Partant de ce désir d’aller vers le coopératif, M. Blanc nous explique comment les autres modes d’action “essaient d’hybrider” leur approche avec le coopératif. Il donne rapidement l’exemple d’une charte proposée par L’Oréal pour le mode d’action entrepreneurial. Pour l’État, il cite plusieurs initiatives : cités éducatives, tiers-lieux, PTCE, PAT, plan de lutte contre la pauvreté.
Le débat dans la salle tourne alors autour de la nature de cette hybridation : compromis ou compromission ?
Mais le présentateur notre qu’un grand nombre d’associations répondent à des besoins que personne d’autre n’est en mesure de remplir. En effet, il note que les administrations se sont beaucoup appauvries en compétence. Pour caricaturer, on pourrait dire qu’un fonctionnaire territoriale font aujourd’hui principalement des appels à projet : ils ne traitent plus directement les sujets mais cherchent vers qui se tourner pour le traiter.
D’un point de vue des politiques, il note que beaucoup d’entre eux agissent “à vue”. Dans sa carrière, M. Blanc a vu par exemple des maires de droite financer des associations dans leur ville en totale contradiction avec les positions de leur parti. Serions-nous ici dans la Realpolitik au final ?
J’en conclue ici que, pour peu qu’une association se rende indispensable - du moins utile, elle est en mesure d’engager un rapport de force avec les institutions. De ce fait, même en présence de pression, elle serait en mesure de faire valoir ses intérêts.
Des exemples
Yannick Blanc a donné plusieurs exemples de projets lors de cette présentation que je compile ici. Plus ou moins couronnés de succès, ils illustrent selon lui des possibilités d’avenir désirable pour le monde associatif.
Lancé en coordination avec les petits frères des pauvres et un secrétariat d’État, le programme Mona Lisa (MObilisation NAtional pour Lutter contre l’ISolation des personnes Agées) fonctionnait bien. Mais il s’est arrêté brusquement car il n’y avait pas de ligne budgétaire du côté de l’État pour la coordination du projet au niveau national. Ici, M. Blanc interprète cet échec comme l’incapacité une incapacité de l’institution d’identifier l’importance de ce projet.

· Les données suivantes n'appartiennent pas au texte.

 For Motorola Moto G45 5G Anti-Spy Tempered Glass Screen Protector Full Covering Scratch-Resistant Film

Le projet ECHO quant à lui touche au médical et est toujours fonctionnel. Il a été développé au Nouveau Mexique (États-Unis) pour améliorer l’accès au soin, surtout des plus pauvres. Il suit le modèle XRX (expertise / ressource / expérience). Je vous laisser chercher ce que c’est, c’est une référence gratuite. En pratique il vise à mettre en place des outils numériques pour permettre au personnel médical de terrain (infirmier-es, etc.) d’interagir avec des expert-es (médecins spécialistes), via de la visioconférence par exemple. Dans l’autre sens, le personnel médical collecte et remonte des données du terrain pour les expert-es. On a donc ici un exemple de coopération entre plusieurs corps de métiers.

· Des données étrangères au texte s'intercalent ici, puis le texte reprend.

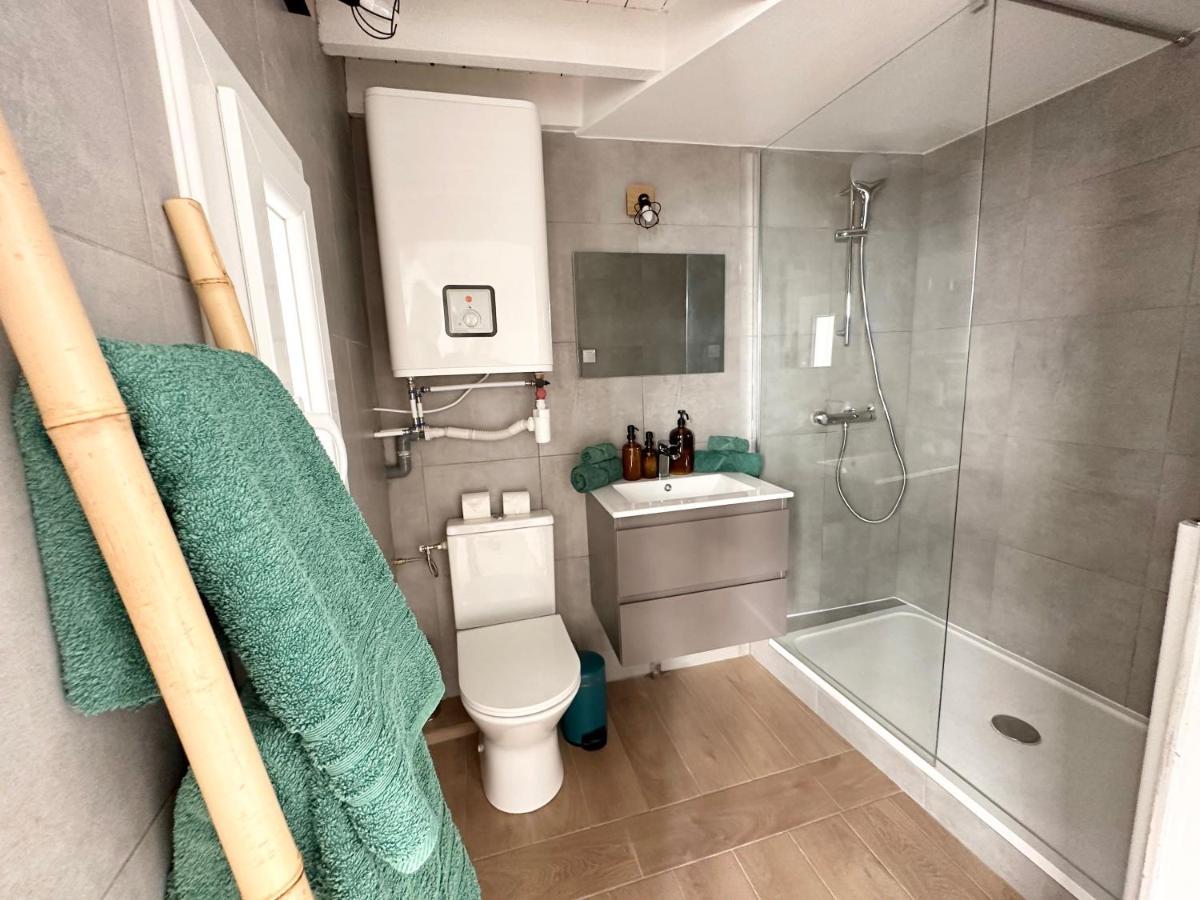 Les Turquoises Etretat - L'Hotel-Boutique المظهر الخارجي الصورة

Enfin, M. Blanc cite Julien Talpin, un sociologue (et membre de l’Observatoire des Libertés Associatives) qui a travaillé sur le financement des associations. Il a entre autre travaillé à Tourcoing sur une temporalité suffisamment longue pour observer une alternance politique à la mairie. Il constate que le changement de majorité à la municipalité de Tourcoing n’a pas impacté (significativement) le financement des associations. J’imagine que c’est ici un exemple de plus de la Realpolitik de nos élus locaux.
En conclusion
À la suite de cette présentation, je retiens que selon la Fonda, l’écosystème associatif se porte bien en France, que son modèle coopératif est désirable dans une société en crise. Ce mode d’action coopératif est soutenu par les concepts d’engagement et de charte, qui faute d’avoir une définition évidente, peuvent être approchés de différentes manières. Au delà de ces points communs, le monde associatif est aussi très divers dans ses actions et son fonctionnement, comme l’illustre la décomposition médico-social, militant, et culturel/loisir qui nous a été présenté.